It is clear how the film influenced The Matrix: such that both films feature characters having computer ports on the back of their necks as well as some of the elaborate action sequences. Another influence on Ghost in the Shell is Ridley Scott’s Blade Runner: both films have an investigation storyline, set in a futuristic dystopian city and have similar themes about the nature of humanity. Both leads have similar concerns about their memories, consciousness, and identity – although Motoko’s are more overt.
As to be expected from an anime film the animation is of a high standard – creating cityscapes that could rival anything in Blade Runner while the action scenes and showing off of the technology were a delight to behold. Yet it wasn’t just the big grandstanding moments that impressed, there was great little touches in the animation – like facial expressions like when a suspect looks his ghost (soul/consciousness) and a great attention to detail.

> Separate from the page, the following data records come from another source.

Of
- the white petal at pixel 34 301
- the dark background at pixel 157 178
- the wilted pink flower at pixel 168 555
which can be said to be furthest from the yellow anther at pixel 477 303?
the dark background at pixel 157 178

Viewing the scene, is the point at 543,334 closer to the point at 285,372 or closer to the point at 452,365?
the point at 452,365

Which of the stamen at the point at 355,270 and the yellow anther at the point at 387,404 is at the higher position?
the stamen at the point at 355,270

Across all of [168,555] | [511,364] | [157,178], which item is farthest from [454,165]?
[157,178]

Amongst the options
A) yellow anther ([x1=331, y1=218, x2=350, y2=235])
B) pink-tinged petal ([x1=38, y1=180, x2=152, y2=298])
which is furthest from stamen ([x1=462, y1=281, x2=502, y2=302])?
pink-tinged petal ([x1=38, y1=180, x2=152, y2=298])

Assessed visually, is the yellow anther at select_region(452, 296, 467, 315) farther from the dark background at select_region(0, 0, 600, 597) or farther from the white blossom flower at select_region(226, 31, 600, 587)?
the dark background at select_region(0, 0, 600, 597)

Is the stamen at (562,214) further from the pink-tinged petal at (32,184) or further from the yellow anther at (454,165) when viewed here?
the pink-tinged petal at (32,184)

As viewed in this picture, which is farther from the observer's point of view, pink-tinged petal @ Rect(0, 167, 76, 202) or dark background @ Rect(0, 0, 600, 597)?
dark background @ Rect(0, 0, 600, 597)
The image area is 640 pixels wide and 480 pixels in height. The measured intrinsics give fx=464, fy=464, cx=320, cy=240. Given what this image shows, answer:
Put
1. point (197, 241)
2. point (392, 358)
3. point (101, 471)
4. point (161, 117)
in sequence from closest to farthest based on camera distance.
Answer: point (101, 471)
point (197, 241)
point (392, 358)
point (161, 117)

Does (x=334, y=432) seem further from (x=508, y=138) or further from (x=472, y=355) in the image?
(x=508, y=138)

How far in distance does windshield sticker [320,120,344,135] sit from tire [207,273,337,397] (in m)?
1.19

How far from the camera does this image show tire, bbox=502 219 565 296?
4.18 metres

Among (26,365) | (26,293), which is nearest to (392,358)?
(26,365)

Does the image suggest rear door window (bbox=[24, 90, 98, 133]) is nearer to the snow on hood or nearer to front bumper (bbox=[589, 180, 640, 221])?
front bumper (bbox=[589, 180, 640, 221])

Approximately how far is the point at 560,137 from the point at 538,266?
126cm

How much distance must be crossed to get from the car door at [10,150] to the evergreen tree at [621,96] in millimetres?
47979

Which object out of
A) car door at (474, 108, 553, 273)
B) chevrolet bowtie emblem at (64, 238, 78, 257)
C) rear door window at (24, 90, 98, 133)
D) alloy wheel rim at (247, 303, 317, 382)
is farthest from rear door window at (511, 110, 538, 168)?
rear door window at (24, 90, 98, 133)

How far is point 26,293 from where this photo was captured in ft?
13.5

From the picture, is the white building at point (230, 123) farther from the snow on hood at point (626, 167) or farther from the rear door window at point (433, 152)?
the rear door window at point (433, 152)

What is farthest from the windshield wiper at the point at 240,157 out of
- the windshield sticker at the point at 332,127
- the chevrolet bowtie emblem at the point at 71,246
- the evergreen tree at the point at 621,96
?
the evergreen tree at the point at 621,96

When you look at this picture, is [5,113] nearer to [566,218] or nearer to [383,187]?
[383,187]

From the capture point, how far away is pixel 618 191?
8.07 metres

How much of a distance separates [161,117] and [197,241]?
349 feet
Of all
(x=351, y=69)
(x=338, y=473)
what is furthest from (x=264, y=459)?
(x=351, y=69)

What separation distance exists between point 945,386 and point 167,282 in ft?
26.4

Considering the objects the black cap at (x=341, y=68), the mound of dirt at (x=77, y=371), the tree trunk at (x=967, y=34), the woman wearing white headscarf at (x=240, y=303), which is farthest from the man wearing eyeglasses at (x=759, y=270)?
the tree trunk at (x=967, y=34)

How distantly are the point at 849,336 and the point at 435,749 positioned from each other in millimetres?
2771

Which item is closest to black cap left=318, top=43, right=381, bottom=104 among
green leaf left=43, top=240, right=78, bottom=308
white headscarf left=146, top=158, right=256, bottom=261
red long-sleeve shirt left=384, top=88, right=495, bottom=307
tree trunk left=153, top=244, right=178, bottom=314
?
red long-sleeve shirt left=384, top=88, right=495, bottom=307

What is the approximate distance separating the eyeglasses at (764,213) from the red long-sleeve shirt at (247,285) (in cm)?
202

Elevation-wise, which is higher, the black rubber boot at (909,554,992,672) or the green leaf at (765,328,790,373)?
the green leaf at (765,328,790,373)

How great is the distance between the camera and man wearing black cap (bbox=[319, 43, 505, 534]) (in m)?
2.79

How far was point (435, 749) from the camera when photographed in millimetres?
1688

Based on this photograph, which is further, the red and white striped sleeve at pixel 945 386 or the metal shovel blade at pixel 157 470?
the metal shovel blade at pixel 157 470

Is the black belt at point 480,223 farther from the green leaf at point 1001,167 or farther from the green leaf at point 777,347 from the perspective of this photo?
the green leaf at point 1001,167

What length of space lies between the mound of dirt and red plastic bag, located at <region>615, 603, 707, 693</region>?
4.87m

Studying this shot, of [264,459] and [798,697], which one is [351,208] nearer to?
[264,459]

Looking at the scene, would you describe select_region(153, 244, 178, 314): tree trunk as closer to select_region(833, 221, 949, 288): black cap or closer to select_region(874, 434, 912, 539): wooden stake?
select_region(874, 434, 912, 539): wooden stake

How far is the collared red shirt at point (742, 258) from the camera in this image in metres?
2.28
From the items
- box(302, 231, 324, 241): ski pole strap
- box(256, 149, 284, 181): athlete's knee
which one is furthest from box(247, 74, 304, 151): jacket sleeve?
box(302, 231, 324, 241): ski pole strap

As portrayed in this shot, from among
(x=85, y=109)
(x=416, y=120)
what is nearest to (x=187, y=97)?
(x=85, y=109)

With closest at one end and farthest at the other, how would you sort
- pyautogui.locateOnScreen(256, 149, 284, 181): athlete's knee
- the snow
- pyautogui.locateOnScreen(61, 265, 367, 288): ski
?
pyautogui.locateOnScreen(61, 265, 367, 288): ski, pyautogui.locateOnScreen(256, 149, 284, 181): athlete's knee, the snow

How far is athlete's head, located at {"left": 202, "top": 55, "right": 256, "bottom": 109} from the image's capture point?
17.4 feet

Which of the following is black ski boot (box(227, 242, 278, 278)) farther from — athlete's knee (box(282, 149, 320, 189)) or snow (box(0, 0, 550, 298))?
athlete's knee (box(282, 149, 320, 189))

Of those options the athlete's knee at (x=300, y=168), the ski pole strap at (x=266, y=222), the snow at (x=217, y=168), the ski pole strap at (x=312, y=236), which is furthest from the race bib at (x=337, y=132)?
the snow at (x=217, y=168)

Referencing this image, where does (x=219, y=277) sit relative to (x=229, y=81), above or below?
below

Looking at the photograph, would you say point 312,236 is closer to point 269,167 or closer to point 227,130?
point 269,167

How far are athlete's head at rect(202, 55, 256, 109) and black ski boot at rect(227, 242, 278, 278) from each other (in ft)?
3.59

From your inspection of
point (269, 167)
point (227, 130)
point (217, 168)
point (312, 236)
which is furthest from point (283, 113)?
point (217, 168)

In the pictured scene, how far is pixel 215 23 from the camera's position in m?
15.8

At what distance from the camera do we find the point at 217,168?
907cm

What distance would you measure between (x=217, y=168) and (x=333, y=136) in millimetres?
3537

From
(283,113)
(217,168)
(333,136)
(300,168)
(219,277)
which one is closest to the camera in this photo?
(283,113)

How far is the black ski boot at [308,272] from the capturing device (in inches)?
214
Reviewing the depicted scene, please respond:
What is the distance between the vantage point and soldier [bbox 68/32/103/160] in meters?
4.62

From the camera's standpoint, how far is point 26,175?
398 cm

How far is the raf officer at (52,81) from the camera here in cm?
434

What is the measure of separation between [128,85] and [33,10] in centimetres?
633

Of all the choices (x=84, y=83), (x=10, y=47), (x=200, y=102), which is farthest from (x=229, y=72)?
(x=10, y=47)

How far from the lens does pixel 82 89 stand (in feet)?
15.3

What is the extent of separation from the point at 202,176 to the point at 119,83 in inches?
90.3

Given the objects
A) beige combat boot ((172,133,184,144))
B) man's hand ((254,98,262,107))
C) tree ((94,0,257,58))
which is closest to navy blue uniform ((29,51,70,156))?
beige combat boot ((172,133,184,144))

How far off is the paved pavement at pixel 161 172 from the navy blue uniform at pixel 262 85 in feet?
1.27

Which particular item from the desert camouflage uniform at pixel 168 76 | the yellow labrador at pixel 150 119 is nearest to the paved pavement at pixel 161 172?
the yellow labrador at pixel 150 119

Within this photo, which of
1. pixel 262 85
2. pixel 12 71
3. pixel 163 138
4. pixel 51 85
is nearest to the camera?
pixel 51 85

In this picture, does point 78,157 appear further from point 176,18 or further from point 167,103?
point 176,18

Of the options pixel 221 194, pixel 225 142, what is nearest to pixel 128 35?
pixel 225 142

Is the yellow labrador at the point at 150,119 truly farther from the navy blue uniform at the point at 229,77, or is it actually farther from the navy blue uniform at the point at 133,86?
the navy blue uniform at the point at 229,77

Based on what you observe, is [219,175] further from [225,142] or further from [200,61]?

Ghost in the Shell also shares Blade Runner text introduction that gives the audience a quick bit of context. Yet even with this information, the film throws you into the deep end where Motoko is spying on someone trying to defect to another nation and following with officials talking about the incident. It does add a certain realism to the world but this introduction does not have much bearing on the plot – nor is it the best showcase of Motoko’s abilities.
Ghost in the Shell is a quintessential anime film – deserving of its cult classic status. It works both as a fun sci-fi and as something deeper and doing it in a short but sweet package.